I didn’t miss the “barnburner” aspect of the Senate race by much as it wasn’t called until nearly midnight. But Dan Bongino carried 34% of the vote and won by 6 points over Richard Douglas. (I called it for two points, but I underestimated the impact of the little eight.) I think Joseph Alexander gets the advantage of being first of the ballot, and that accounts for his second straight third-place finish. The rest? Well, the order wasn’t all that correct but they were mostly only off by a percent or two and I got last place right. And to prove it was a close race, both Bongino and Douglas carried 12 counties apiece.
What mystifies me the most isn’t that Rich Douglas carried Wicomico rather easily, but how much support the other eight received – they collectively picked up almost 100 more votes than Douglas did! I would love to know the mindset of the people who voted for most of these minor candidates.

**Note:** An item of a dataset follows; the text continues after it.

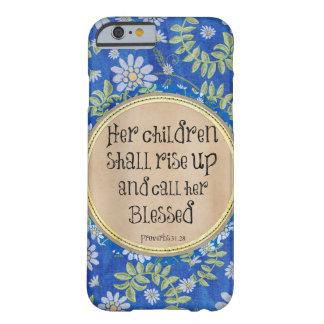 Sus niños se alzarán y la llamarán bendecida funda de iPhone 6 barely there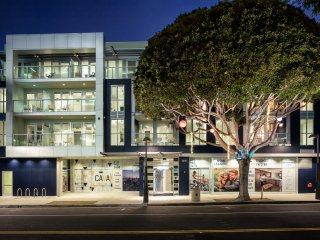 Chelsea Santa Monica - Luxury Coastal Living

I can see a case for Robert Broadus based on the Protect Marriage Maryland group, but what did the others really do to promote their campaigns? At least I know Douglas had radio spots and reasonably good online coverage.
But I did peg Ben Cardin to within 4 points statewide.

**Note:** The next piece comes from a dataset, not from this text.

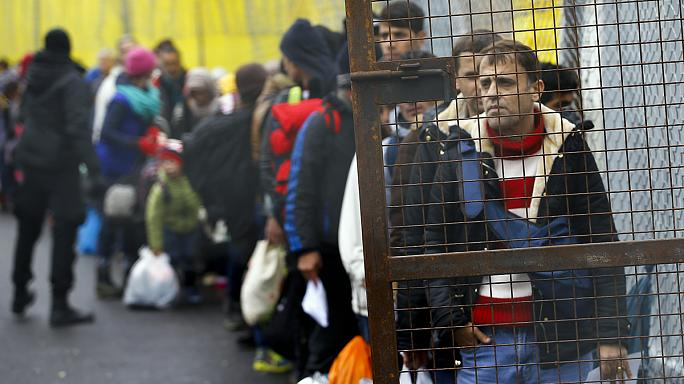 EU warns Austria over daily migrant quotas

On some of the Congressional races: despite the fact I screwed up the percentages, at least I correctly called the Sixth District winners as Roscoe Bartlett and John Delaney. Both did far better than I expected, and I think part of the reason was that both their key challengers’ campaigns imploded in the last week or two. A week ago we may have had something closer to the numbers I predicted. Think Rob Garagiola and David Brinkley may commiserate anytime soon?
The ‘relative ease’ I suspected for Nancy Jacobs was even easier than I thought. I guess Larry Smith didn’t have nearly the campaign as I believed because he came up short on my prediction about as much as Nancy Jacobs was over – I wasn’t all that far off on Rick Impallaria.
While there is a slim chance I may have the First District Democratic race correct, I was surprised that Eastern Shore voters didn’t get all parochial and support the one Eastern Shore candidate, John LaFerla, over two from across the Bay. He only won Worcester, Kent, and Queen Anne’s counties, and I would chalk most of that up to Wayne Gilchrest’s endorsement. Kim Letke was about 6 points better than I thought and LaFerla was six points worse because he way underperformed on the Eastern Shore. I suspect no small part of that underperformance by LaFerla was his extreme pro-choice stance, as getting the NARAL endorsement doesn’t play well among local Democrats. There is a 136 vote margin out of about 23,500 cast.
Out of the rest, the only one I got wrong was the Eighth District, and I think that was a case of better name recognition than I expected for Ken Timmerman and less of a vote split among the three candidates from Montgomery County.
As for the Democratic incumbents, I could have wrote “over 85%” and still been right, with the minor exception of Steny Hoyer getting 84.8%.
So this is how the races for November will line up. Sometime this evening I will update my sidebar to reflect this:
- U.S. Senate: Dan Bongino (R) vs. Ben Cardin (D – incumbent)
- District 1: Andy Harris (R – incumbent) vs. Wendy Rosen (D – pending absentees and possible recount)
- District 2: Nancy Jacobs (R) vs. Dutch Ruppersberger (D – incumbent)
- District 3: Eric Knowles (R) vs. John Sarbanes (D – incumbent)
- District 4: Faith Loudon (R) vs. Donna Edwards (D – incumbent)
- District 5: Tony O’Donnell (R) vs. Steny Hoyer (D – incumbent)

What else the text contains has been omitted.